See Alex Tabarrok's triumphant take from before the raid: https://marginalrevolution.com/marginalrevolution/2024/11/pr...
Here's an interesting question. We know that if a bettor in a prediction market wants to manipulate the market's prediction, it's likely to be extremely costly for them (though Théo's big bet on Polymarket seems to have shifted it a lot, so maybe we should doubt this theory). Does the operator of a prediction market have less-costly ways to manipulate the prediction?
Other than just shutting down the market permanently on Election Day, Mt. Gox style, which is an extremely profitable scam whether you manipulated the predictions or not.
About a decade ago I was told by someone on GOOG's anti-spam team that they had thought they'd finally made it too costly to spam, only to discover that political spammers just didn't care how much it cost.
Observably, so far, political spammers do not obtain ten trillion dollars per US election to spend on influencing it. Arguably this is only because they haven't found an effective way to spend that much money, and we should be very concerned that a mere 50 million dollars seems to have been enough to influence the prediction market results quite seriously in this case.

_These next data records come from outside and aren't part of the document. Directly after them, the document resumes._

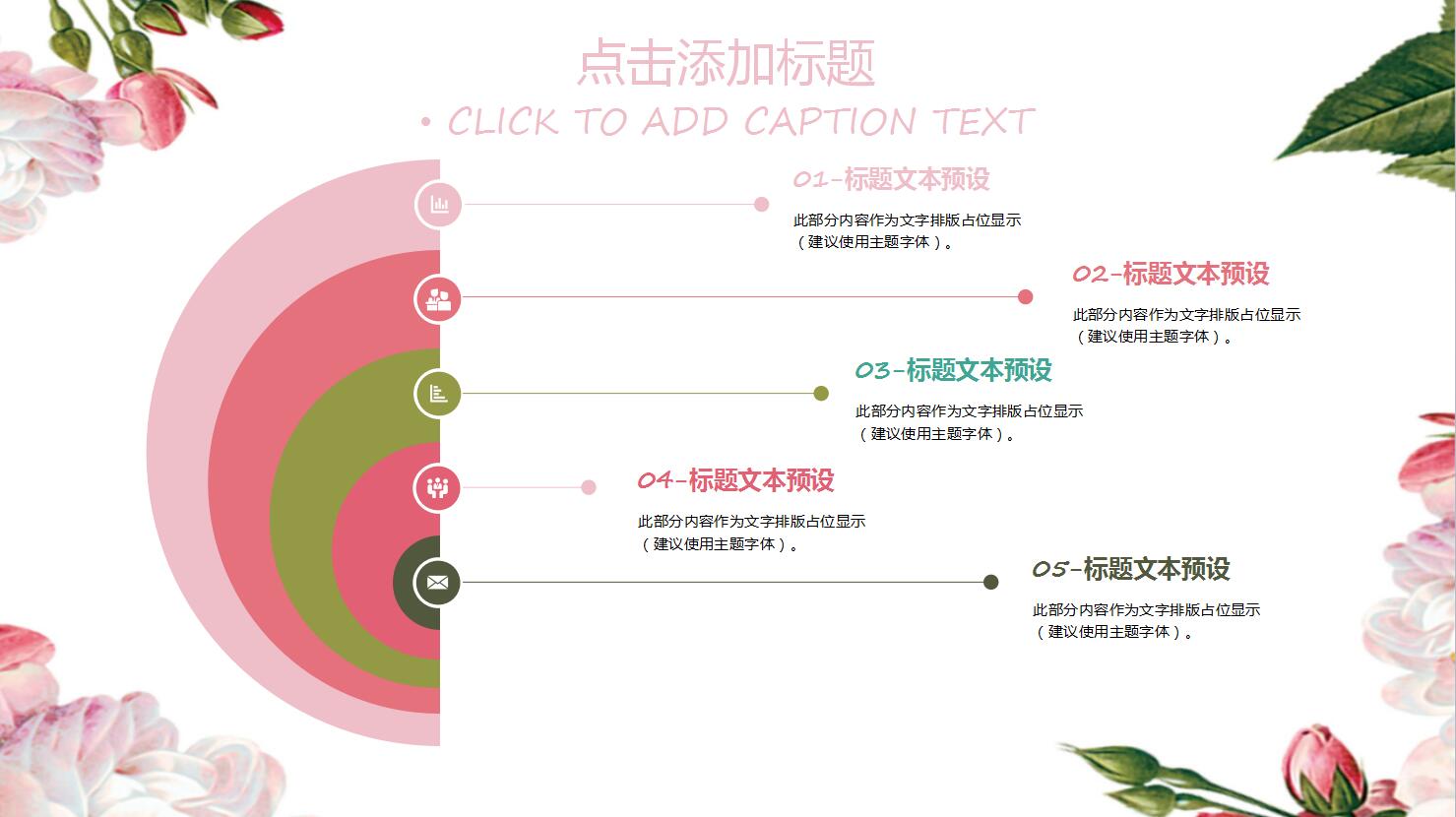 点击添加标题

• CLICK TO ADD CAPTION TEXT

01-标题文本预设

此部分内容作为文字排版占位显示（建议使用主题字体）。

02-标题文本预设

此部分内容作为文字排版占位显示（建议使用主题字体）。

03-标题文本预设

此部分内容作为文字排版占位显示（建议使用主题字体）。

04-标题文本预设

此部分内容作为文字排版占位显示（建议使用主题字体）。

05-标题文本预设

此部分内容作为文字排版占位显示（建议使用主题字体）。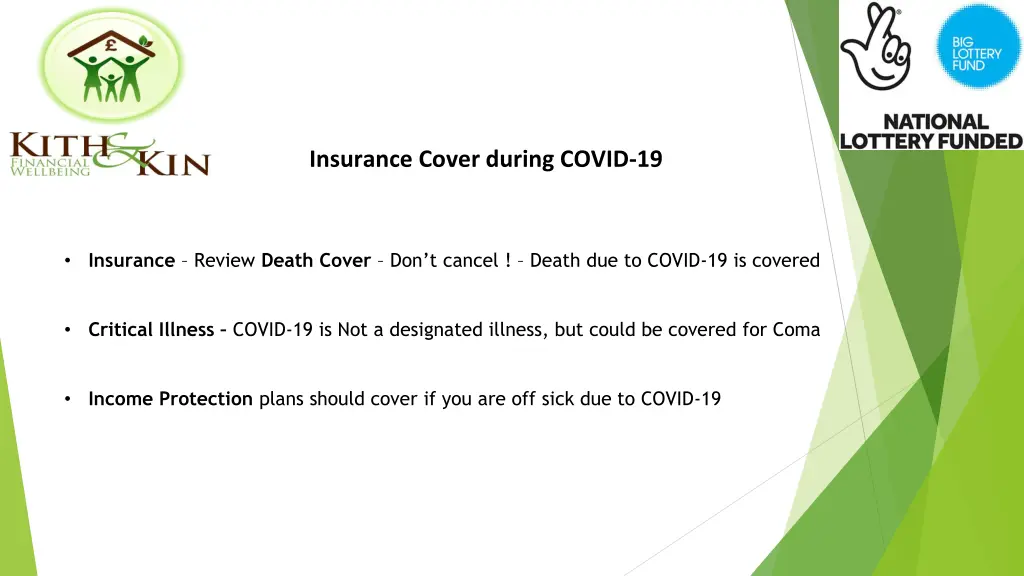 £

KITH & KIN
FINANCIAL WELLBEING

BIG LOTTERY FUND

NATIONAL LOTTERY FUNDED

Insurance Cover during COVID-19

• Insurance – Review Death Cover – Don't cancel ! – Death due to COVID-19 is covered

• Critical Illness – COVID-19 is Not a designated illness, but could be covered for Coma

• Income Protection plans should cover if you are off sick due to COVID-19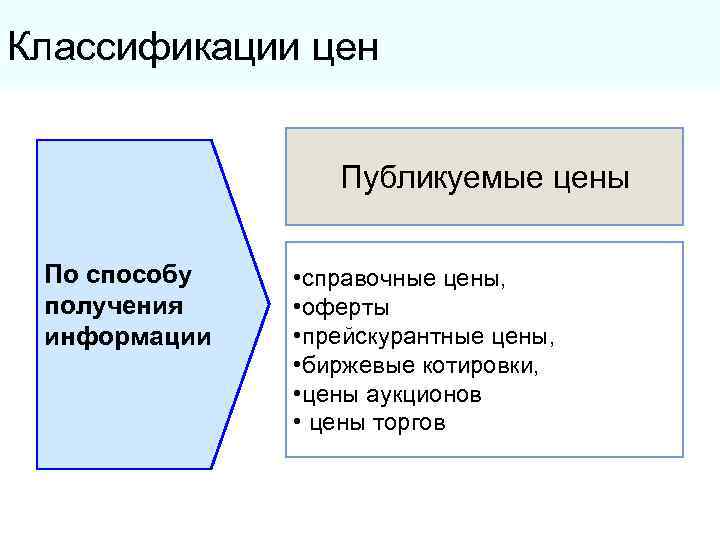 Классификации цен

По способу получения информации

Публикуемые цены

•справочные цены,
•оферты
•прейскурантные цены,
•биржевые котировки,
•цены аукционов
• цены торгов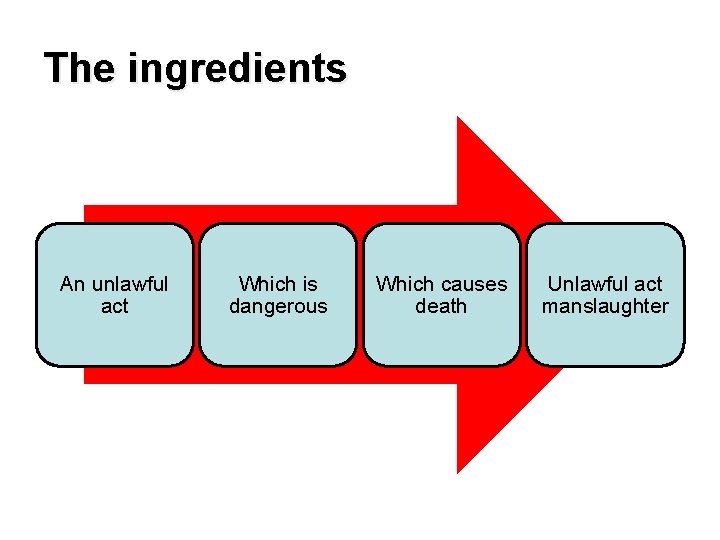 The ingredients

An unlawful act

Which is dangerous

Which causes death

Unlawful act manslaughter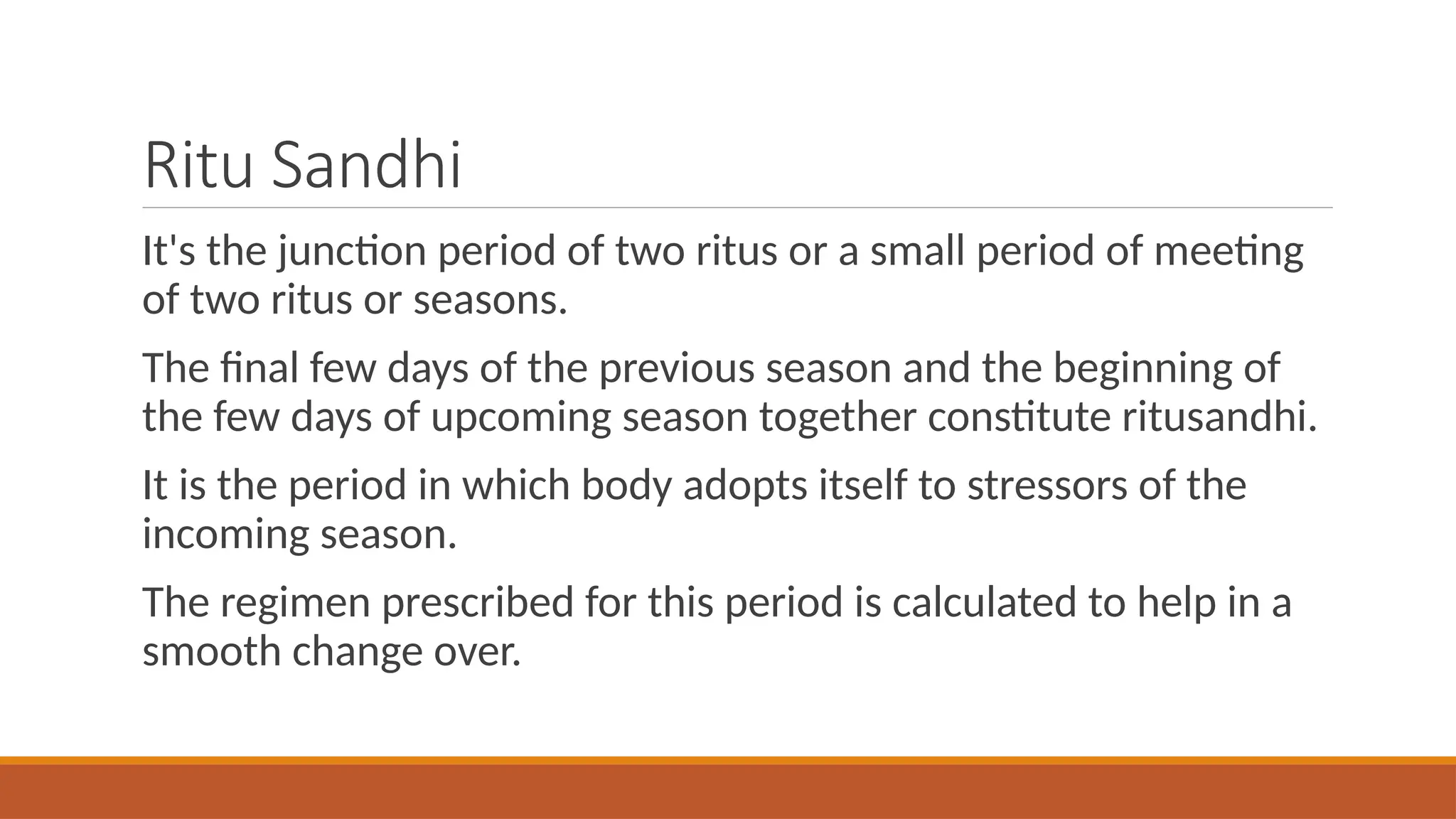 Ritu Sandhi

It's the junction period of two ritus or a small period of meeting of two ritus or seasons.

The final few days of the previous season and the beginning of the few days of upcoming season together constitute ritusandhi.

It is the period in which body adopts itself to stressors of the incoming season.

The regimen prescribed for this period is calculated to help in a smooth change over.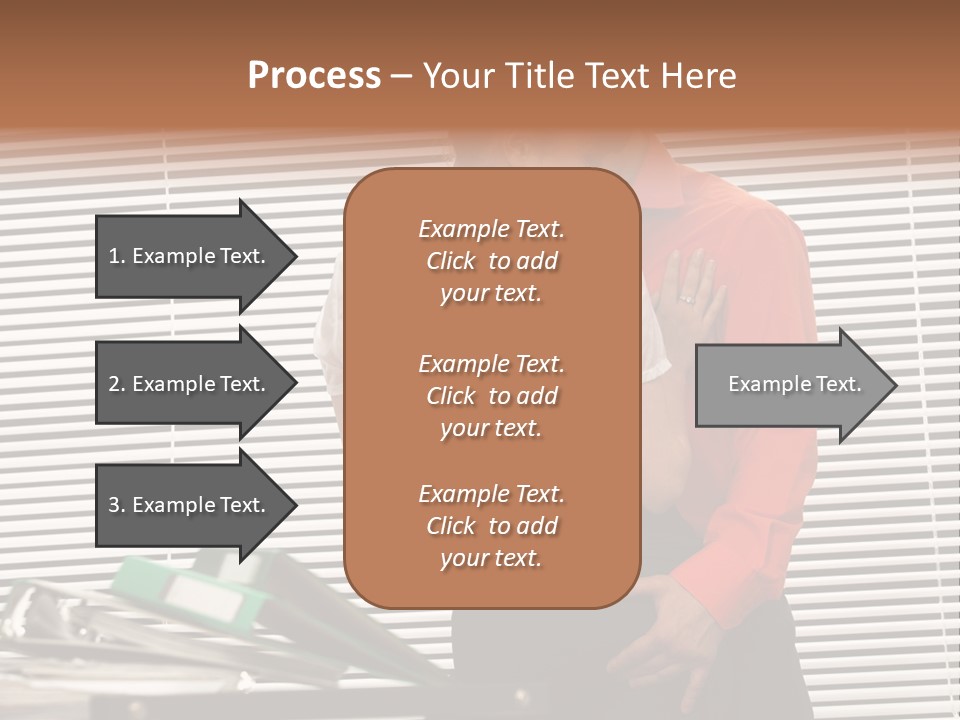 Process – Your Title Text Here

1. Example Text.

2. Example Text.

3. Example Text.

Example Text. Click to add your text.

Example Text. Click to add your text.

Example Text. Click to add your text.

Example Text.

But that's not necessarily inherent to markets, even prediction markets. Foreign exchange rates were a major issue in our last election, because our rate of inflation was top in the world last year, but it isn't plausible for political parties to bet enough in forex futures markets to influence their predictions of those exchange rates—because banks bet almost 8 trillion dollars per day in the forex markets, so to intentionally maintain an irrational prediction in the market over the several months of the campaign, you'd need to be rich enough to expend roughly the entire world yearly GDP, and willing to lose it.
If sending spam required posting a bond set by the receiver, to be paid to the receiver if they decided the email was unwanted, I think you'd find that even political spammers did start to care a great deal about the cost. Until they cared, I'd set up domains with billions of potential receivers, each setting a ten-dollar bond. After the political spammers transferred their first few billion dollars to me, they'd run out of money.
Come to think of it, that sounds a lot like diplomatic exchanges during the Bronze Age: sending your ambassador along with a bunch of gifts like exotic animals and spices and slaves was an implicit way of saying "I'm confident you'll want to hear my guy out; confident enough that if you don't think his proposal is worthwhile, just keep these gifts and don't reciprocate them".
for good measure, Mark Twain on lagniappe:
> The shopman always responds; gives the child a bit of licorice-root, gives the servant a cheap cigar or a spool of thread, gives the governor—I don't know what he gives the governor; support, likely.